Of course, the lion’s share of those alarms will be for minor issues such as routine maintenance or non-urgent repairs, with more significant events like equipment malfunction likely to be less frequent. Serious accidents or machine failures – both of which could force a plant outage – are naturally more rare. But they’re also completely unpredictable, making it essential that companies have the best processes in place to respond in a timely fashion when required.

One of the biggest challenges facing operators is that many have no effective means of distinguishing routine alarms from critical alerts. Alarms typically present via dashboards that alert operators to problems but often don’t provide enough information to help them understand their potential implications. It’s not their fault. Control rooms are generally call centre environments manned by operators with limited technical expertise or site knowledge, making it hard for them to prioritise workflow based on an appreciation of urgent need. The volume of alarms they receive only perpetuates the problem, creating a fraught environment where operators don’t have time to evaluate individual alerts in depth.

Perhaps most bizarrely of all – particularly given the investment some companies have made in installing state-of-the art control rooms – many operators still rely on paper-based contact lists to identify the most appropriate engineers to respond to alerts. Furthermore, once they have identified the right person, their means of contacting them is the long-hand process of dialling the number, waiting for a response and then calling the next person on the list if the first attempt fails. Fundamentally, in a high-risk environment where every second counts, many centralised alarm management systems still require operators to carry out a high number of manual processes where time just ebbs away. It’s time they don’t have.

The approach is a hostage to fortune; if two critical alerts land at the same time, which gets dealt with first? If the control room is busy, does the operator spot either? And if they do, do they recognise the potential severity? Maybe. Maybe not. The fact is that most businesses simply don’t know.

Thankfully, technology can provide an effective and affordable solution. With the combination of pragmatic processes and familiar tools, critical alerts can be automated to go directly to the mobile devices of the most appropriate engineers, on-site. Those same alerts can still be flagged to the control room, but operators will be able to see that a critical task has been escalated, accepted and actioned by the best-placed person for the job. And if it hasn’t, they can check and challenge in the normal way. Crucially, the time-lapse between an operator receiving and responding to an alert is completely removed.

This simple process can accelerate response times and free busy operators to focus on managing less time critical tasks. In an environment where speed and clarity of communication is crucial, the automated process also reduces the risk of the severity of a situation being misunderstood, miscommunicated or lost in translation. Moreover, it provides real-time visibility for engineers on-site, and a robust audit trail for businesses that strengthens governance in this critical area.

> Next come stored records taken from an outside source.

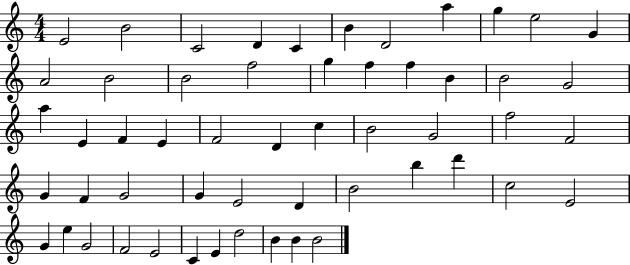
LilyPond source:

{
  \clef treble
  \numericTimeSignature
  \time 4/4
  \key c \major
  e'2 b'2 | c'2 d'4 c'4 | b'4 d'2 a''4 | g''4 e''2 g'4 | \break a'2 b'2 | b'2 f''2 | g''4 f''4 f''4 b'4 | b'2 g'2 | \break a''4 e'4 f'4 e'4 | f'2 d'4 c''4 | b'2 g'2 | f''2 f'2 | \break g'4 f'4 g'2 | g'4 e'2 d'4 | b'2 b''4 d'''4 | c''2 e'2 | \break g'4 e''4 g'2 | f'2 e'2 | c'4 e'4 d''2 | b'4 b'4 b'2 | \break \bar "|."
}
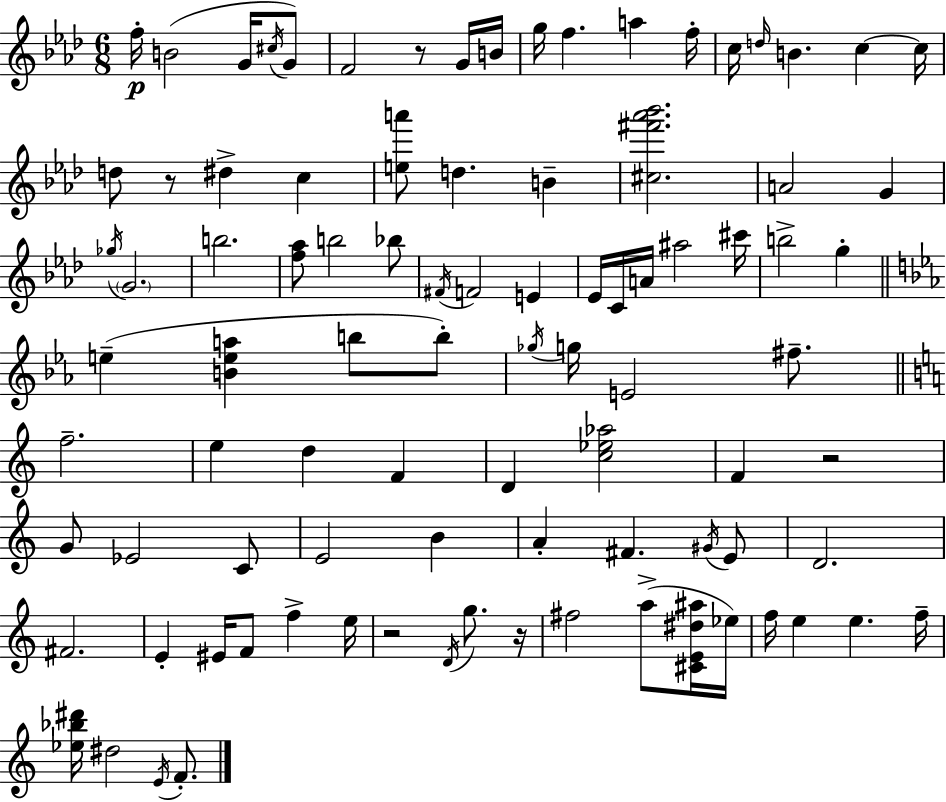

Fundamentally, companies’ approach to managing critical alerts is key to assuring business continuity, regulatory compliance and employee safety. But, as ISA-18.2 outlines, alarm management is not about technologies – it is about processes. Many of those processes can – and indeed should – be automated. That’s why the most successful companies will be those who work with a partner that can map the parts of their business where processes can be automated – and design alarm management systems that safeguard their entire operations.

The high-profile fines imposed on Tesco and a whole variety of utilities companies should act as a wake-up call to industrial organisations that don’t yet have fully automated alarm management. Conversely, the name ‘Firth Rixson Metals’ may not ring a bell. But what happened to them could just as easily happen to you. And that should automatically be enough to set alarm bells ringing. It’s time to act on them – quickly.